What changes during domestication

Textbooks often describe shifts in temperament, reproduction, body size, coat or seed traits, and feeding patterns. The details vary by species, yet the pattern is familiar: traits that help life near people get selected again and again.

That’s why “domesticate” is stronger than “tame.” It points to repeatable, inherited change, not a one-off relationship between one animal and one handler.

Domesticate in law, news, and business writing

Outside biology, “domesticate” can mean “bring into local use.” This sense shows up in legal writing: a country may domesticate an outside agreement by passing local legislation that lets courts use it.

In business, a company may domesticate a product by changing packaging, payment methods, language, or compliance steps so it works in a new region.

Watch tone when you use the figurative sense

In casual writing, “domesticate” can sound playful: “He domesticated his apartment with plants and photos.” In formal writing, keep it concrete. Name the thing being adapted and what changed.

Meaning check: domesticate, tame, train, and acclimate

This quick comparison helps when you’re hunting for the right verb. Read the middle column first, then match it to your sentence goal.

Word What it means When it fits
Domesticate Shape a species over generations to live with people History, farming, biology, long-term change
Tame Reduce fear or aggression in one animal Handling one creature, short time frames
Train Teach tasks or behaviors through repetition Obedience, work tasks, sport, shows
Cultivate Grow plants or raise crops with care Gardening, farming, plant care
Acclimate Get used to a new place or conditions Moving, altitude, new routines, new weather
Adopt Take up a practice or item and make it your own Customs, habits, tools, rules

Quick practice to lock it in

If you searched “what is the meaning of domesticate?” to finish homework, these short drills help the word stick. Read each line and pick the verb that matches the meaning.

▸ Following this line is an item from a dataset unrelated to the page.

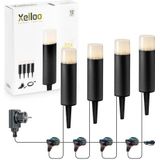 Xelloo® tuinverlichtingsset JAX, 12 Volt, 4 stuks aluminium/PVC designarmaturen 1W LED warm wit met aardespies, IP44 en met schuifaansluiting, makkelijk en veilig zelf uw tuinverlichting installeren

  1. People tried to ________ wolves into animals that live with families. (domesticate / train)
  2. The dog can ________ a cart after two weeks of practice. (domesticate / pull)
  3. Farmers ________ the field each spring. (cultivate / domesticate)
  4. The law will ________ the treaty through a statute. (domesticate / tame)
  5. After moving cities, she had to ________ to the heat. (acclimate / domesticate)

Answers with one-line reasons

  • 1: domesticate — it’s about a species changing across generations.
  • 2: pull — it’s one dog learning a task.
  • 3: cultivate — it’s about growing and tending plants each season.
  • 4: domesticate — it’s about bringing an outside rule into local law.
  • 5: acclimate — it’s getting used to conditions, not changing a species.

Takeaway for your next sentence

Use “domesticate” when the idea is “make it fit life at home.” In science writing, that usually means a species shaped over generations under human care. In general writing, it can mean adopting something from elsewhere so it works locally.

When your sentence is about one animal learning one task, swap in “train” or “tame.” Your reader will grasp the point faster, and your wording will sound natural.